The decision to go with henchmen and the driving camera in the original build, put certain limits on what you could do in terms of designing dungeon crawls, trying to work with a combat system like that.
It was kind of stuck in this weird space between a small scale MMO with groups (replicating the table top experience), and a single player solo slog like the crpgs that came immediately before it, but it had an amazing toolset! Glorious customization when it came to the aesthetic dimension of the game, but invariably hit a wall in the crawl, because you couldn't really design IE style combat situations that scaled for the full party of 6.
I've always enjoyed the single player experience hack and slash for this medium. A heavy emphasis of Role Play can be fun, but I don't want to join a theater group, I want to play an engaging sp game that sucks me in and allows me to avoid other people for a few hours haha. When playing with others, it usually devolves into metagaming anyway, rather than RP, so I prefer when its just built from the ground up with the focus on the single player primarily combat/puzzle driven. But what I like most is the God mode aspect, single player but controlling the whole group. There is something a little different there, than what you have in traditional table top D&D with actual other people in the room. The first crpgs that I can remember playing before Baldur's Gate crashed onto the scene and murdered all its predecessors, were games like Might and Magic III or Xeen, Pools of Radiance and the like on the B drive (when I was like 10), where you almost always had a full party (or at least that was the eventual goal.) Other games like Ultima Online or Everquest broke with that and made it more about soloing, but I never dug that as much. I think why I liked the infinity engine games so much is because they took that idea of turn based combat and puzzle play, with a collection of 6 or more characters that you're trying to develop, and just perfected it. Neverwinter, despite being brilliantly received and well modded, (a totally unique type of thing in its way), still played more to that solo character style of combat, than it did to the Infinity style of full party combat.
I guess what I'm driving at is they should make like a hybrid of Icewind Dale and NWN, but set in this new Pillars of Eternity universe they're creating.

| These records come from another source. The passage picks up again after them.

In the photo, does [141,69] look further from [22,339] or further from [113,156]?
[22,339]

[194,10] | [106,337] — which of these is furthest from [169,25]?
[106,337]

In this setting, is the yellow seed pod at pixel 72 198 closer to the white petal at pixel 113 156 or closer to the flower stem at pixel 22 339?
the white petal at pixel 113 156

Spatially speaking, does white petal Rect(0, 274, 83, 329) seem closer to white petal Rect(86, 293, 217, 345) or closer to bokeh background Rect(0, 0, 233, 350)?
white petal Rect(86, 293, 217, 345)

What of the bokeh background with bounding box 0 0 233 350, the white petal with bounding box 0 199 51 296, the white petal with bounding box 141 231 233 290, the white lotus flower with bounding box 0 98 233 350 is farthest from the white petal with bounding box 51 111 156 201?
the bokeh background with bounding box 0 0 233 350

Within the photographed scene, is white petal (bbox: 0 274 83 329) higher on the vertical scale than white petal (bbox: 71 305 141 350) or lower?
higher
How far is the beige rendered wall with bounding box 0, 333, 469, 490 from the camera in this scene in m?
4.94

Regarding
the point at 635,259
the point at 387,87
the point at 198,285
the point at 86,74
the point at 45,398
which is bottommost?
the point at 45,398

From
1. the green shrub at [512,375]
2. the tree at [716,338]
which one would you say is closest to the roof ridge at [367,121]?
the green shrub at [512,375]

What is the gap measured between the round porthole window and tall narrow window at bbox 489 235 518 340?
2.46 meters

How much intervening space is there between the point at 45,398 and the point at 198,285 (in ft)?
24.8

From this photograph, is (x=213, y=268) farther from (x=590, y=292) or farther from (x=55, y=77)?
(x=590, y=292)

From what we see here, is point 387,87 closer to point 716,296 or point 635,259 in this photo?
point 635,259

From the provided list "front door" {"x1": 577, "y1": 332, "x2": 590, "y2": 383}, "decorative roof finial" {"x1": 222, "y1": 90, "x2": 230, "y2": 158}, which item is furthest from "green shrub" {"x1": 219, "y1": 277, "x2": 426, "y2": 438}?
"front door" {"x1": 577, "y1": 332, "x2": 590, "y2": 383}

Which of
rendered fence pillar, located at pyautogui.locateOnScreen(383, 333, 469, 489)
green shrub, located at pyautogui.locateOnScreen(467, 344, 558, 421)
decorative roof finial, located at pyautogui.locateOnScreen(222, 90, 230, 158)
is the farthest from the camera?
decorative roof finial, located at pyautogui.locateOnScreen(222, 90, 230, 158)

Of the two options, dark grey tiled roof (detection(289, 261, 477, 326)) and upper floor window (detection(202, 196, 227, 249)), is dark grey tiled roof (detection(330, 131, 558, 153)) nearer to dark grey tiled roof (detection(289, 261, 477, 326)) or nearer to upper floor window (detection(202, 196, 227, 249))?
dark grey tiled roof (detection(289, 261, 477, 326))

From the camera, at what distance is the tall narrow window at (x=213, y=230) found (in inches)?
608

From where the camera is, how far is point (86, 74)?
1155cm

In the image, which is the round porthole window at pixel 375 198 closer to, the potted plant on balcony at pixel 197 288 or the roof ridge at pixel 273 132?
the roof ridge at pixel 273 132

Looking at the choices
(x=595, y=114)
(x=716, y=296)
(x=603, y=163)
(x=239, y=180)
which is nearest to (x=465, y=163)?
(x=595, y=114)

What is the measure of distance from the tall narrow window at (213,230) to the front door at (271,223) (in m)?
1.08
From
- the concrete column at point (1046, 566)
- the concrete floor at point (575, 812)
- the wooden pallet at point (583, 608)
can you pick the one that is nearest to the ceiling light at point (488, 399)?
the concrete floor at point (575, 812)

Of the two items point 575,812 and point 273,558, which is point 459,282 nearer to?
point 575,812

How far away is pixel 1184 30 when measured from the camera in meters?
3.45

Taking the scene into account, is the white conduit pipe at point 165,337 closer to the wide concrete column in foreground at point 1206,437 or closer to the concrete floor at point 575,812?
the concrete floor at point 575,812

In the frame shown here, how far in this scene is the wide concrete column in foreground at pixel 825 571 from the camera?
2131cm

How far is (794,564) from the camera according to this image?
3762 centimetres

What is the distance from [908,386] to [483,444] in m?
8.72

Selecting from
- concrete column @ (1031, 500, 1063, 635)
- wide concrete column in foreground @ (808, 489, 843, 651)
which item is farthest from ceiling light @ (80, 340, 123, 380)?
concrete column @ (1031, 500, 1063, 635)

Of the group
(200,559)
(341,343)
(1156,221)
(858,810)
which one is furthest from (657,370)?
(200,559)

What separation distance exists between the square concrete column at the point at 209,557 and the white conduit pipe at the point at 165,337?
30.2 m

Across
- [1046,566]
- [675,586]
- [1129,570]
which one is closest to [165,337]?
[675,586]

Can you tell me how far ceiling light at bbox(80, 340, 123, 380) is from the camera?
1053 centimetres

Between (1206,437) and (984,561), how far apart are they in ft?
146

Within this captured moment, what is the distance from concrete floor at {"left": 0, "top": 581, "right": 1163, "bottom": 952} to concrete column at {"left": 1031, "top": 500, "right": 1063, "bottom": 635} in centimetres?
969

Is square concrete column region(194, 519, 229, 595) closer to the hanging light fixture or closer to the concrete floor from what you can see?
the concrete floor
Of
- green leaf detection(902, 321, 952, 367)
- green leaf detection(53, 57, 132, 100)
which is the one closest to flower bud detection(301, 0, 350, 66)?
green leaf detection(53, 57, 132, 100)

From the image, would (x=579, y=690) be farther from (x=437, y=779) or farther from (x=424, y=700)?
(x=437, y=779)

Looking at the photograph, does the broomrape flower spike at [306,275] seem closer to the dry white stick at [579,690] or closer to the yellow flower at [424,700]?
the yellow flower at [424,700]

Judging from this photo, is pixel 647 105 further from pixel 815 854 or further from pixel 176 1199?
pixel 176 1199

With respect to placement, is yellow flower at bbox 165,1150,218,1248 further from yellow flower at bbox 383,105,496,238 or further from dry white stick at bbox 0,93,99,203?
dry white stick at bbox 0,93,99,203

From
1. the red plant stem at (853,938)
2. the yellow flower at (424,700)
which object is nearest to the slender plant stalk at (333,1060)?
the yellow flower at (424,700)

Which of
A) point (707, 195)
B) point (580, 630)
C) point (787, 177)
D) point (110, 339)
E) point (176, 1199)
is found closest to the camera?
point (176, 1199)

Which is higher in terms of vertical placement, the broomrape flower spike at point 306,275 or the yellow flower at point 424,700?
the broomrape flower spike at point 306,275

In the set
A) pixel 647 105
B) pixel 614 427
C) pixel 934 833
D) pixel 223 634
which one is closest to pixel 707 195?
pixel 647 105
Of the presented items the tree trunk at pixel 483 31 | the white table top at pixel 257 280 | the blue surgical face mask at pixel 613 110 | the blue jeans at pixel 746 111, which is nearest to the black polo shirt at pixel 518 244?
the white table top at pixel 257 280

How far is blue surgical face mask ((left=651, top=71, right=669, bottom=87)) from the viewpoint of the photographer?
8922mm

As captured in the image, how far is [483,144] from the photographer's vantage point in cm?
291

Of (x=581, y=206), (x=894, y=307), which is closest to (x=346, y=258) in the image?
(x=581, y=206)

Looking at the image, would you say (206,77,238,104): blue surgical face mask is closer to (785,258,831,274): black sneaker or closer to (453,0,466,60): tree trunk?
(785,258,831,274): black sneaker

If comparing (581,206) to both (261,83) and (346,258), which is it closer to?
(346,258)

Go heavy focus on character creation with lots more options to define the look of the avatar, custom portraits etc, and then a toolset for generating new modules under this kind of combat system. A map generator for the world map, an expansive tileset (for dungeons), a monstrous manual for the beasts and catalogs for the npcs, an ever growing spellbook that gets updated, an infinite bag of holding's worth of weapons, armor, artifacts and other curiosities to populate those levels. Doing all the same sort of things they've done here. With the arena/stronghold mode in there too (for good measure), so you could basically play it forever.
I'm pretty sure all I want is the eternal promise of more Pillars of Eternity, which is probably easiest to imagine as a sequal that opens up major mod support. I don't know if they would go that route, but I'd be down.
The only thing left to deliver on would probably be like mounts (from horses to drakes), and the ability to seamlessly zoom out from the isometric ground view to the wizard's eye level map view, and still be able to control movement on both, just by rolling out the mouse wheel to the map. That **** would be pretty cool, if they pulled it off.